There are many things that can cause a reflow, including adding, removing, updating, or moving DOM nodes, changing the display or box model properties of a node, adding a stylesheet or inline styles, resizing the window or changing the orientation, scrolling, and querying style information via JavaScript.

To reduce the number of reflows, batch your style queries, change styles via changing a CSS class rather than adding inline styles.

Instead of changing individual styles, change the class name. If the styles are dynamic, edit the cssText property rather than the style property:

myNode.style.cssText += "; left: 50p%; top: 0;";

Batch DOM changes and do them off of the live DOM tree. Don’t ask for computed styles unless necessary. And if you do so, batch the queries and cache the results into local variables, working with the copy. Make your updates in a clone of the content, make all your changes offline, then add back when complete.

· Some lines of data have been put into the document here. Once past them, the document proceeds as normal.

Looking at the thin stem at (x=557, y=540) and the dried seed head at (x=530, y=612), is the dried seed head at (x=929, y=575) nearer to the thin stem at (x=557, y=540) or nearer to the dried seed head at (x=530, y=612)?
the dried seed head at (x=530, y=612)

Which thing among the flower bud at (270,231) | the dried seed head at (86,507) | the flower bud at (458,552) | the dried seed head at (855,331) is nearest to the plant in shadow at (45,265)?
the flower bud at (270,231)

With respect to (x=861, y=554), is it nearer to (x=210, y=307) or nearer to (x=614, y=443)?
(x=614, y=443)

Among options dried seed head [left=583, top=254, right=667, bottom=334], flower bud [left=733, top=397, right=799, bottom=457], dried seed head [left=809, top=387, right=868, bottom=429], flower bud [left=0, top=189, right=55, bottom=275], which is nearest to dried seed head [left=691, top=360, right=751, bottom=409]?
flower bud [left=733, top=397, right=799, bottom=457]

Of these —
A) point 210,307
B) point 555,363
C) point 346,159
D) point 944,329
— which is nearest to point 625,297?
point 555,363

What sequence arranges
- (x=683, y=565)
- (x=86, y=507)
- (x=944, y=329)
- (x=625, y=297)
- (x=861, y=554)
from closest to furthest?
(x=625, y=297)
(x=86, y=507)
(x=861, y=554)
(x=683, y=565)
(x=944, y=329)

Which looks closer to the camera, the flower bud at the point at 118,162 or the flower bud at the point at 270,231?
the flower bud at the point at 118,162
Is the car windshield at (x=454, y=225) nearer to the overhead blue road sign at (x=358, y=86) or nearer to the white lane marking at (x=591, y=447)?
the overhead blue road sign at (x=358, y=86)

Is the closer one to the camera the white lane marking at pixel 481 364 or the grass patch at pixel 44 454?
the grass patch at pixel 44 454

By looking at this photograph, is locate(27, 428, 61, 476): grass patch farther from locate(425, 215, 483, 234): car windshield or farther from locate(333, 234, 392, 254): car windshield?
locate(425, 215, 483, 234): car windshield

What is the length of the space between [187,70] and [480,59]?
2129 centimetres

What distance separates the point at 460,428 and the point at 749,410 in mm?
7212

This can be done in a documentFragment or a copy of the document section you’re editing. If you need to, you can even hide the element with display: none, make your plethora of changes, then reset the element to its default display. This method reflows exactly twice: when you hide and when you show again. This may sound like a lot, but this may be less than would otherwise occur if you’re making hundreds of changes causing reflows on a live node.

To make the reflows that do occur happen faster, you should minimize the number of DOM nodes, eliminate overly complex CSS selectors, and ensure that all animations are hardware-accelerated.

The deeper the DOM, the more time it takes for every reflow. Changes at one level in the DOM tree can cause changes at every level of the DOM tree, from the last of the nodes descendants all the way up to the document root. The more nodes you have, the longer it takes to reflow them all.

If you make complex rendering changes such as animations, do so out of the flow. Create a separate rendering layer with position: absolute;, position: fixed;, or transform: translatez(0); to accomplish this.